When Bekali, a Kazakh Muslim, refused, he was forced to stand at a wall for five hours at a time. A week later, he was sent to solitary confinement and deprived of food for 24 hours. After 20 days, he wanted to kill himself.
“The psychological pressure is enormous, when you have to criticize yourself, denounce your thinking — your own ethnic group,’’ said Bekali, 42, who broke down in tears while describing the camp. “I still think about it every night, until the sun rises.’’
Since last spring, Chinese authorities in the heavily Muslim region of Xinjiang have ensnared tens, possibly hundreds of thousands of Muslim Chinese — and even foreign citizens — in mass internment camps. This detention campaign has swept across Xinjiang, a territory half the area of India, leading to what a U.S. commission on China last month said is “the largest mass incarceration of a minority population in the world today.’’
The internment program tries to rewire the political thinking of detainees, erase their Islamic beliefs and reshape their very identities. Chinese officials have largely avoided comment, but some have said in state media that ideological changes are needed to fight separatism and Islamic extremism.
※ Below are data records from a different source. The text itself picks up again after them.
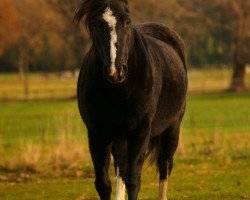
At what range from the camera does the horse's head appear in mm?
5922

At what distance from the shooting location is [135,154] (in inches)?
273

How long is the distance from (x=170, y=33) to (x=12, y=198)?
3630mm

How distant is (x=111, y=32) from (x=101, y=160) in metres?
1.65

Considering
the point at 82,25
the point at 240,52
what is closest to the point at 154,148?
the point at 82,25

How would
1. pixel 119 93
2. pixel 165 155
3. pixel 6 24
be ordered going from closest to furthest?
1. pixel 119 93
2. pixel 165 155
3. pixel 6 24

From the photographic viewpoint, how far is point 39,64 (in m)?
90.9

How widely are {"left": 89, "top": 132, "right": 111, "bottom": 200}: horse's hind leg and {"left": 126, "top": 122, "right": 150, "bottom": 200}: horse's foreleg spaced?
30 cm

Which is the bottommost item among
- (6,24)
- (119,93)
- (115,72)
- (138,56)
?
(6,24)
Radical Muslim Uighurs killed hundreds
in China in years past.
Three other former internees and a former instructor in different centres corroborated Bekali’s depiction. Taken together, the recollections offer the most detailed account yet of life inside so-called re-education.
The program is a hallmark of China’s emboldened state security apparatus under the deeply nationalistic, hard-line rule of President Xi Jinping. It is partly rooted in the ancient Chinese belief in transformation through education — taken once before to terrifying extremes during the mass thought reform campaigns of Mao Zedong, the Chinese leader sometimes channeled by Xi.
“Cultural cleansing is Beijing’s attempt to find a final solution to the Xinjiang problem,’’ said James Millward, a China historian at Georgetown University.
The internment system is
shrouded in secrecy, with no publicly available data. The U.S. State Department estimates those being held are “at the very least in the tens of thousands.’’ A Turkey-based TV station run by Xinjiang exiles said almost 900,000 were detained, citing leaked government documents. Adrian Zenz, a researcher at the European School of Culture and Theology, puts the number between several hundreds of thousands and just over 1 million, and government bids suggest construction is ongoing.
Asked to comment on the camps, China’s foreign ministry said it “had not heard’’ of the situation. Chinese officials in Xinjiang did not respond to requests for comment. However, China’s top prosecutor, Zhang Jun, urged Xinjiang’s authorities this month to extensively expand what the government calls “transformation through education’’ in an “all-out effort’’ to fight extremism.